Jika mengacu kepada pengertian pendidikan menurut Undang-Undang
Republik Indonesia Nomor 20 Tahun 2003 tentang Sisdiknas, maka pengertian
pendidikan ini adalah pengertian pendidikan secara sempit, yaitu pengertian
pendidikan yang terjadi di lembaga-lembaga pendidikan seperti sekolah-sekolah,
kampus-kampus, atau institusi-institusi pendidikan yang lain. Dimana dalam
suatu lembaga pendidikan memerlukan sistem dan sarana serta prasarana
pendidikan yang memadai.
Sedangkan Sistem Pendidikan Nasional Indonesia itu sendiri mempunyai unsur-unsur
pendidikan seperti dasar, fungsi, dan tujuan, pendidik, peserta didik, dan
tenaga kependidikan, kurikulum, sarana dan prasarana pendidikan. Di dalam pendidikan
Islam, unsur-unsur pendidikannya meliputi landasan, asas, dan komponen-komponen
pendidikan Islam.
Mengacu pada pendidikan nasional Indonesia, maka dasar dari pendidikan
nasional Indonesia adalah Pancasila dan UUD 1945, sedangkan fungsinya adalah untuk
mengembangkan dan membentuk kepribadian bangsa yang bermartabat dalam rangka
mencerdaskan kehidupan bangsa. Sedangkan tujuan dari pendidikan nasional adalah
untuk mengembangkan potensi peserta didik agar mereka memiliki kemampuan
kecedasan spiritual, emosional, dan intelektual. Dalam artian peserta didik mempunyai
kecerdasan berupa keimanan kepada Tuhan Yang Maha Esa, berakhlak mulia, cerdas,
kreatif, inovatif, dan berpengetahuan luas.

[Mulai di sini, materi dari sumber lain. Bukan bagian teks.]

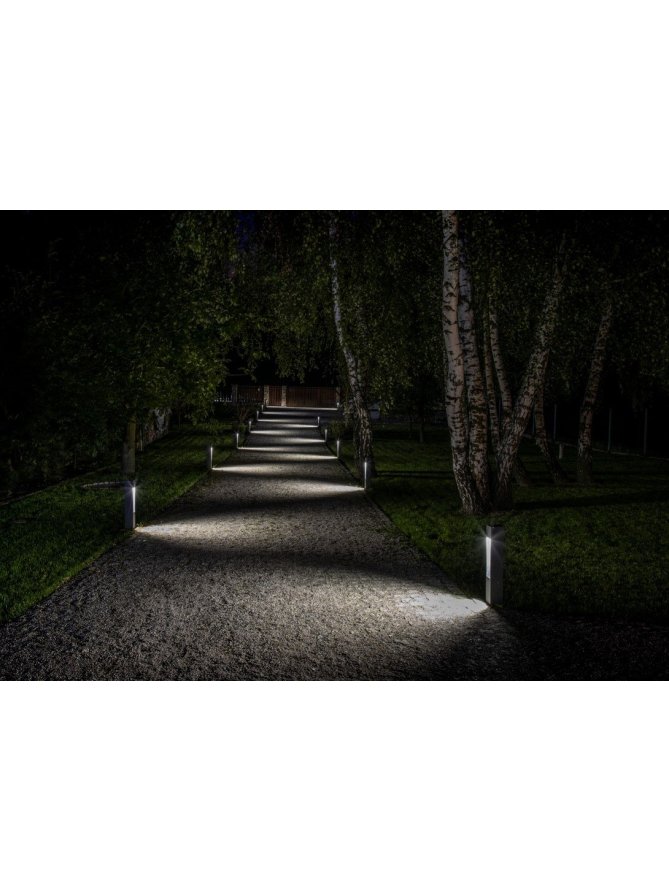 Lampa MODERN 80cm
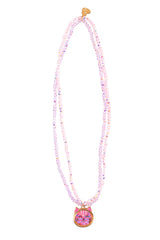 Great Pretenders - Konfetti Kitty Necklace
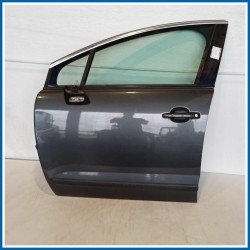 Porta ant. sx. PEUGEOT 3008 I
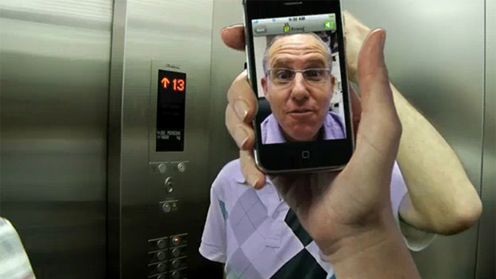 Czy będą wideorozmowy w nowym iPhonie? 1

Dalam pendidikan Islam sendiri terdapat landasan pendidikan Islam
dimana landasan dari pendidikan Islam adalah Al-Qur’an, Hadits, dan Ijtihad. Asas-asas dari pendidikan Islam
adalah asas ideal, asas ta’abudiyah, dan asas tasyri’i. Komponen-komponen (kurikulum)
pendidikan Islam antara lain tujuan, tenaga pendidik, peserta didik, materi,
metode, dan evaluasi. Sedangkan tujuan
dari pendidikan Islam adalah menjadi insan kamil atau muslim yang sempurna demi
terwujudnya kebahagiaan di dunia dan akhirat.

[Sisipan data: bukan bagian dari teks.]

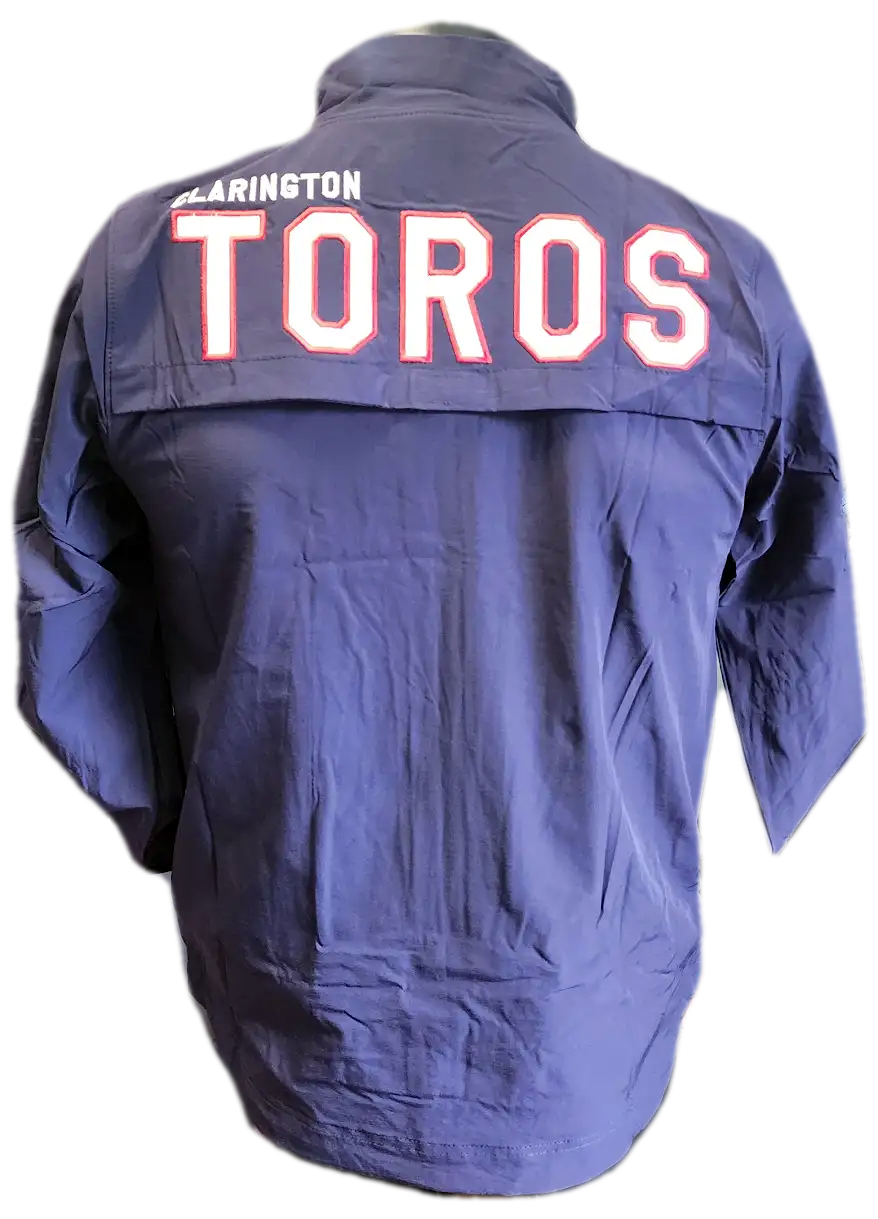 Toros Mid-weight Track Suit - Image 3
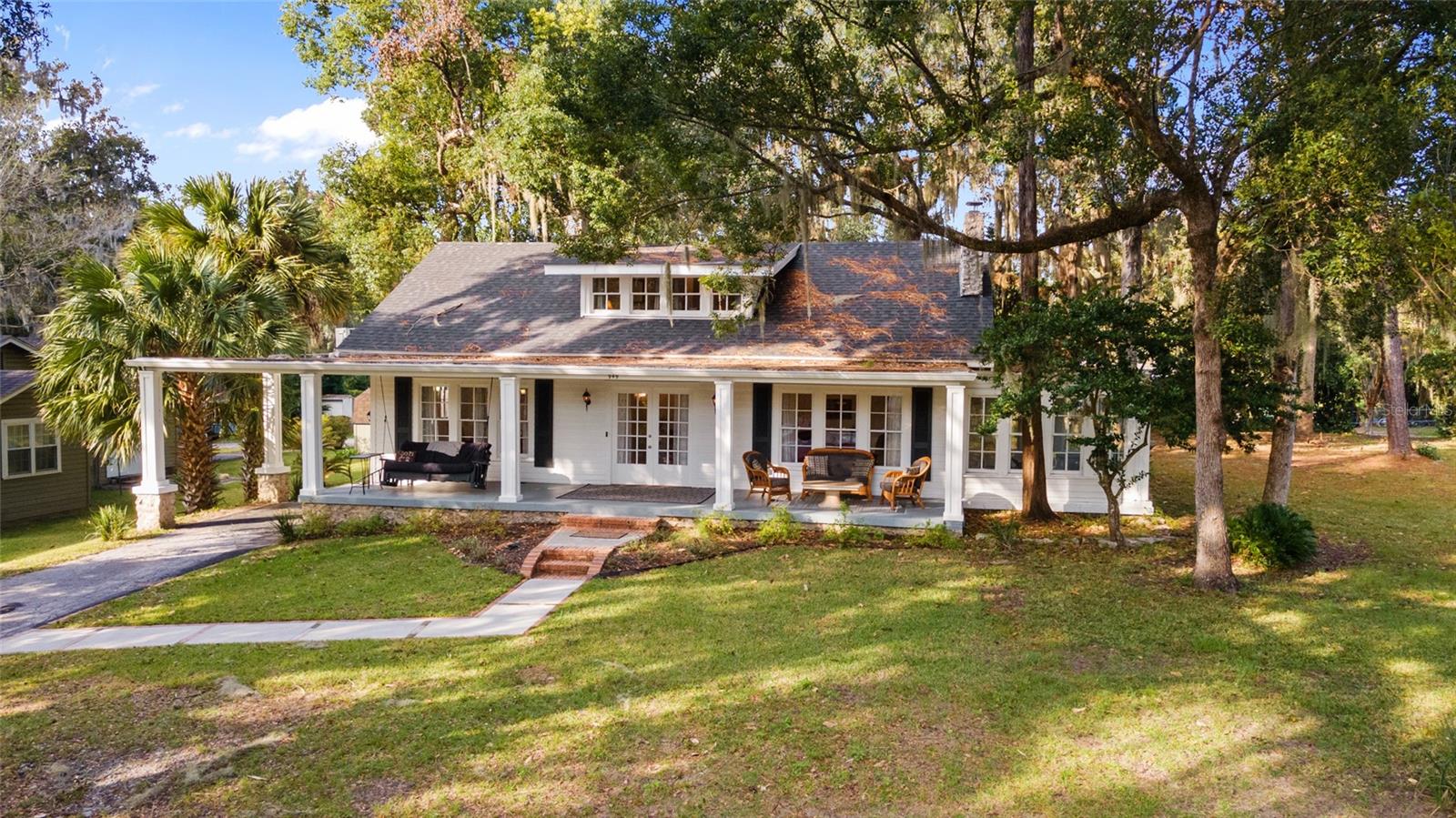 WYOMINA PARK - Residential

Kalau kita mengacu kepada sebuah hadis yang diriwayat oleh Muslim dari
Abu Hurairah. Dikatakan bahwa tidak ada seorangpun yang dilahirkan ke dunia
kecuali hanya diberi sebuah fitrah, maka kedua orang tuanyalah yang
menjadikannya Yahudi, Nasrani, atau Majusi. Sedangkan ini selaras dengan firman
Allah SWT. yang menyatakan bahwa Allah mengeluarkan manusia dari perut ibunya
dalam keadaan tidak mengetahui apa-apa dan tidak berdaya sedikit pun, kecuali
diberi bekal berupa pendengaran, penglihatan, dan hati agar kita mau bersyukur.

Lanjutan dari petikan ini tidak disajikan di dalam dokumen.